Nitpick: If you're interested in solving optimisation problems, it's very easy to do better than gradient descent. Gradient descent performs very poorly when the directional curvature of the objective function varies too much with the direction. Newton's method, quasi-Newton methods, and nonlinear conjugate gradient are some of the more ingenious, beautiful, and clean ways; there are also some dirty, hacky ways to go.

It is a little bit interesting that fancier optimisation algorithms than gradient descent are unnecessary or unhelpful in some large-scale applications.

You mention Newton’s method, but of course that requires second order information which, as I mentioned, is not generally workable in high dimensions. You have to be careful with quasi-Newton methods like conjugate gradient for the same reason.
> You mention Newton’s method, but of course that requires second order information which, as I mentioned, is not generally workable in high dimensions.

Why would you say that second-order information is "not generally workable in high dimensions"? We regularly run Newton's method on problems with tens of millions of variables today.

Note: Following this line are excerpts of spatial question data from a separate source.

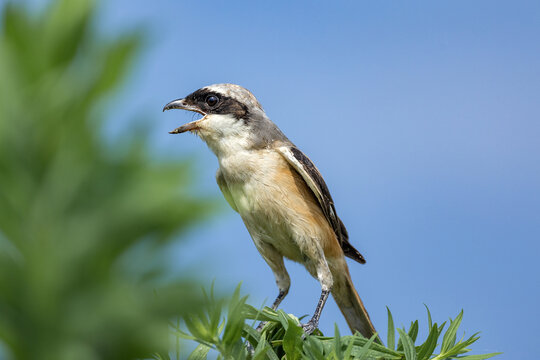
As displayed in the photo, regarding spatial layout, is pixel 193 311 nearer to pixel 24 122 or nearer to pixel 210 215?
pixel 210 215

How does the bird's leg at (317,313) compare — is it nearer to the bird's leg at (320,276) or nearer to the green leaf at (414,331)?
the bird's leg at (320,276)

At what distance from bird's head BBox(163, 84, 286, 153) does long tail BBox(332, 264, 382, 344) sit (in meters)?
1.00

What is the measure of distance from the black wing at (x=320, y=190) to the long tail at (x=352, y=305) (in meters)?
0.15

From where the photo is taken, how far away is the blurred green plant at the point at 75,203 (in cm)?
61

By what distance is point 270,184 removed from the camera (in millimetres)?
3340

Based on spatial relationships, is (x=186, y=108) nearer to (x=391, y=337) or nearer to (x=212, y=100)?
(x=212, y=100)

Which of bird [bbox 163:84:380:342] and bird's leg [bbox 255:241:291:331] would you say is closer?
bird [bbox 163:84:380:342]

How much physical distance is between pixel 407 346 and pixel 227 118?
1.76 meters

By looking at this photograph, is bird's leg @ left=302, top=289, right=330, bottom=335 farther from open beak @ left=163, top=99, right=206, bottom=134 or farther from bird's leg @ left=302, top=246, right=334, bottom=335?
open beak @ left=163, top=99, right=206, bottom=134

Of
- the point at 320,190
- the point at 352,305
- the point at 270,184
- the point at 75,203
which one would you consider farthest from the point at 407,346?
the point at 75,203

And Newton's method isn't the only way to use second-order information. It is easy to access, for example, Hessian-times-vector information using the same reverse-mode differentiation that's so popular today, using only a constant factor more time.

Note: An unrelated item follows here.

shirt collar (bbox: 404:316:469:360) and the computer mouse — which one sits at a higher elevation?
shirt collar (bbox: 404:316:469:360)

> You have to be careful with quasi-Newton methods like conjugate gradient for the same reason.

What reason, exactly, is that?

I meant, in general settings (ie, no special problem structure), that you need full Hessians for Newton’s method. And, regarding conjugate gradient, in (non-DL) settings that I’m used to, that for good results you need preconditioners which are also second order.

Could you provide a reference to a 10^7 size problem that is being optimized with Newton’s method? I’d be indebted.

> I meant, in general settings (ie, no special problem structure), that you need full Hessians for Newton’s method. And, regarding conjugate gradient, in (non-DL) settings that I’m used to, that for good results you need preconditioners which are also second order.

Yep, but often sparsity is present or the objective function is reasonably well-behaved. The former can save straight Newton; the latter will make nonlinear CG or quasi-Newton methods converge rapidly. (Quasi-Newton methods build a simple model of the Hessian from gradient and step information, usually using repeated low-rank modifications of a diagonal matrix. There are variants, like L-BFGS, that have an explicit, tunable limit on the number of additional vectors to be stored. This work really well for some reason---usually far better than gradient descent, and almost never more than a small constant factor slower)

> Could you provide a reference to a 10^7 size problem that is being optimized with Newton’s method? I’d be indebted.

Interior-point methods for linear programming form the Hessian of a barrier function at each iteration, then (sparse) Cholesky factorise it, then do a few backsolves to find a search direction. (Special hacks generally go into these "few backsolves" to speed convergence.) This is a damped Newton method. Commercial implementations include CPLEX, Gurobi, and MOSEK; there are a great many less-commercial implementations as well.

Chih-Jen Lin's LIBLINEAR uses a truncated Newton method (solve Hessian*direction=gradient by linear conjugate gradient, stopping early when sufficient accuracy has been obtained to take a step) to create linear classifiers for data.

> because, gradient descent is linear in the number of dimensions

Yes, but increasing dimensions does not mean the manifold of the problem space increases the same.